(Captioned web image data)
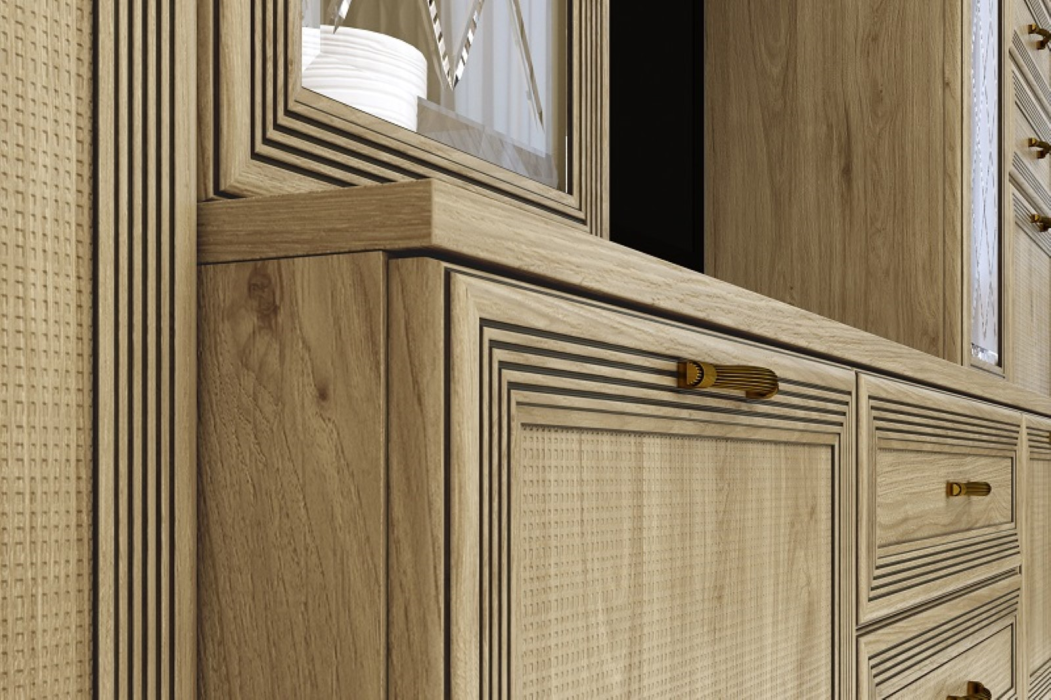 Стенки для гостиной, Гостиная Карина ГК-1002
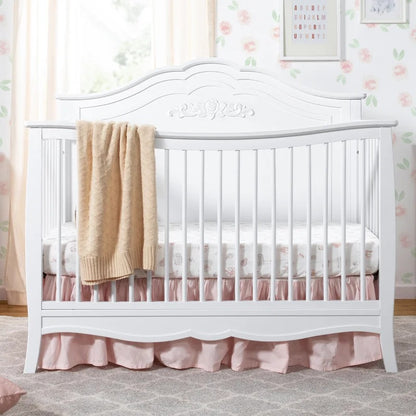 Cribs: 4-in-1 Convertible Crib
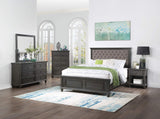 PDEX-F5469 Chest, Grey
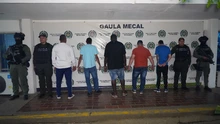 Cali sigue golpeando al crimen: autoridades desarticulan a ‘Los Rápidos’ y ‘Las Palmas’, bandas dedicadas a la extorsión y el secuestro exprés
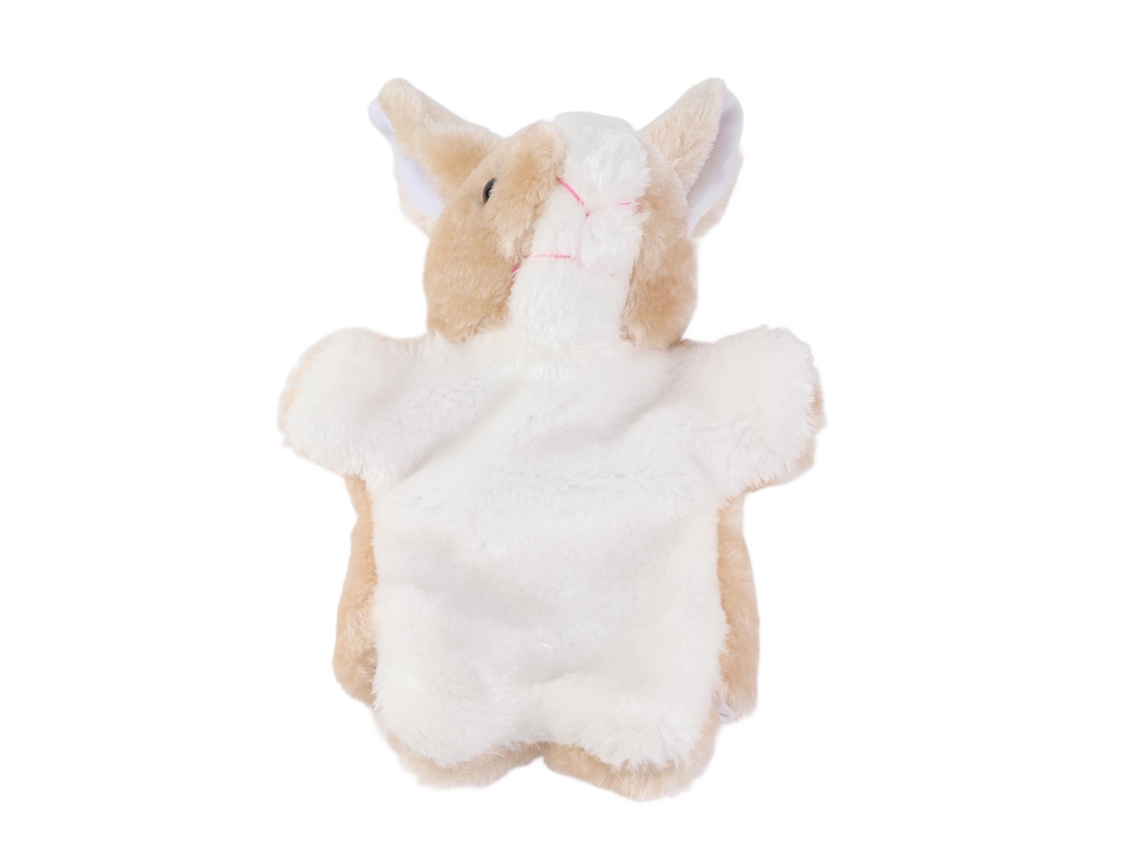 Boneco Walshlxq de Mão de Pelúcia Animal Brinquedo para Histórias Imaginativas Presente para Crianças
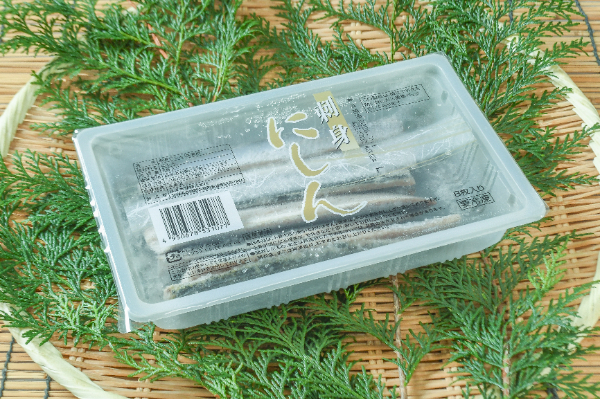 刺身用ニシンフィレ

## Exercise aim
The answer is a faithful copy of the records above, with the pictures removed.

## Response box
 Стенки для гостиной, Гостиная Карина ГК-1002
 Cribs: 4-in-1 Convertible Crib
 PDEX-F5469 Chest, Grey
 Cali sigue golpeando al crimen: autoridades desarticulan a ‘Los Rápidos’ y ‘Las Palmas’, bandas dedicadas a la extorsión y el secuestro exprés
 Boneco Walshlxq de Mão de Pelúcia Animal Brinquedo para Histórias Imaginativas Presente para Crianças
 刺身用ニシンフィレ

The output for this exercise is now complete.